Part 10: Transferring the Production of Rotary Dial Telephones and Developing Push-button Telephones

At OKI, the 10-year period from 1958 is referred to as The Decade of the Type-600 Telephone. Throughout the 1960s, OKI manufactured the Type-600 rotary dial telephone as well as other new models, leading the industry in its role as OKI the Telephone Manufacturer. However, as electronic switching systems replaced earlier systems, electronic technologies began to sweep the field of telephony. In response, OKI shifted its focus to the development and production of electronic push-button telephones, spinning off production of Type-600 telephone sets to another company.

Moving to develop push-button telephones

In April 1967, the Nippon Telegraph and Telephone Public Corporation ("NTT") announced its Ten-year Vision for Telegraphs and Telephones, presenting a list of concrete targets, including the widespread diffusion of push-button telephones, faster dialing, and telecontrols for remote operation of electric appliance switches. Taken for granted now, these functions were revolutionary at the time. OKI saw expanding the appeal of electronic telephone sets as essential to achieving the widespread diffusion of these functions.

At the time, Japan was in the midst of the Izanagi boom. The buying public coveted color TVs, room air conditioners, and automobiles as the New Three Sacred Treasures. The Japanese economy continued to enjoy high growth. Against this historical backdrop, dial-tone type telephones, called push-button phones, were released on May 17, 1969, as the first series of electronic telephones.

The last Type-600 telephone set marks
the end of dial telephone production

After NTT established specifications for the Type-600 dial telephone in August 1963, OKI began producing Type-600 telephone sets at the Honjo Plant completed that same year. Built to be the world's top-class mass-production factory dedicated to the manufacture of telephone sets, the Honjo Plant featured equipment and factory layouts revolutionary for those years. The plant established a non-partition system designed for mass production (the entire building consisting of a single large space), an air conditioning system for the entire building designed for advanced quality control, and automated processes for tasks such as filing, drilling, and thread tapping previously performed manually. The Honjo Plant manufactured 2,500 to 2,800 telephone sets daily and boasted production efficiency superior to any other facility.

Transferring production of Type-600 telephones, OKI's products par excellence

In 1969, OKI's top management made the crucial decision to transfer production of Type-600 telephones, OKI's products par excellence and significant contributor to business growth, to another company. The Honjo Plant was OKI's frontline telephone manufacturing facility. This decision was based on the assessment that push-button phones represented the future mainstream.

A run of records:
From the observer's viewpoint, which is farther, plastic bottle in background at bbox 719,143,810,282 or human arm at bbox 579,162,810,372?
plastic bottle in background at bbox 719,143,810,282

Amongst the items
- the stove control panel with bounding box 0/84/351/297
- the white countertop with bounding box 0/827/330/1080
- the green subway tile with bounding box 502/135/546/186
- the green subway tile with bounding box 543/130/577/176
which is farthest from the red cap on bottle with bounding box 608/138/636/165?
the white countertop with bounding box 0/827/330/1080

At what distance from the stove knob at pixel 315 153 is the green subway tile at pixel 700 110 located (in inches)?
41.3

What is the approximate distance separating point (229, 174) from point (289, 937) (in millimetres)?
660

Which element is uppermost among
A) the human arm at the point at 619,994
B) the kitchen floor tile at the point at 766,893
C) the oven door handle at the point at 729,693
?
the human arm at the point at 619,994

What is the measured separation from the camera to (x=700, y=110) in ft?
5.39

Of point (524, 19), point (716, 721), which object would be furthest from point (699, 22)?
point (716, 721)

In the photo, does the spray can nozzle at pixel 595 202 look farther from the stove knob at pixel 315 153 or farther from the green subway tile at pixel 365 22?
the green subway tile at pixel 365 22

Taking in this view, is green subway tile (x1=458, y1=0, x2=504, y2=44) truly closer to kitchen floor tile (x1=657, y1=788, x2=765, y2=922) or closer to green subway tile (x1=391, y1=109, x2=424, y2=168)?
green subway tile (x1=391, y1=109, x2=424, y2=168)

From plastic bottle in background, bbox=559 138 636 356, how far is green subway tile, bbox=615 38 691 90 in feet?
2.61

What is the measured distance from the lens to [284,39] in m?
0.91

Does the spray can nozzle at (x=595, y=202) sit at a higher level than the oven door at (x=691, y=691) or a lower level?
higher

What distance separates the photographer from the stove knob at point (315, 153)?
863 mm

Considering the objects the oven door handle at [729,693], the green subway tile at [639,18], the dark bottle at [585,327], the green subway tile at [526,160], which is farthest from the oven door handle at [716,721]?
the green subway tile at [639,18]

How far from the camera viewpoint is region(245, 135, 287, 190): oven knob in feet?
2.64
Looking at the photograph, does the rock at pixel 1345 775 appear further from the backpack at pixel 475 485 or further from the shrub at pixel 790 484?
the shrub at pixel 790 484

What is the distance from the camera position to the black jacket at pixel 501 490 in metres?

GOAL OF THE EXERCISE: List the consumer goods that the text on OKI's telephone production names as the New Three Sacred Treasures.

SOLUTION TO THE PROBLEM: Color TVs, room air conditioners, and automobiles.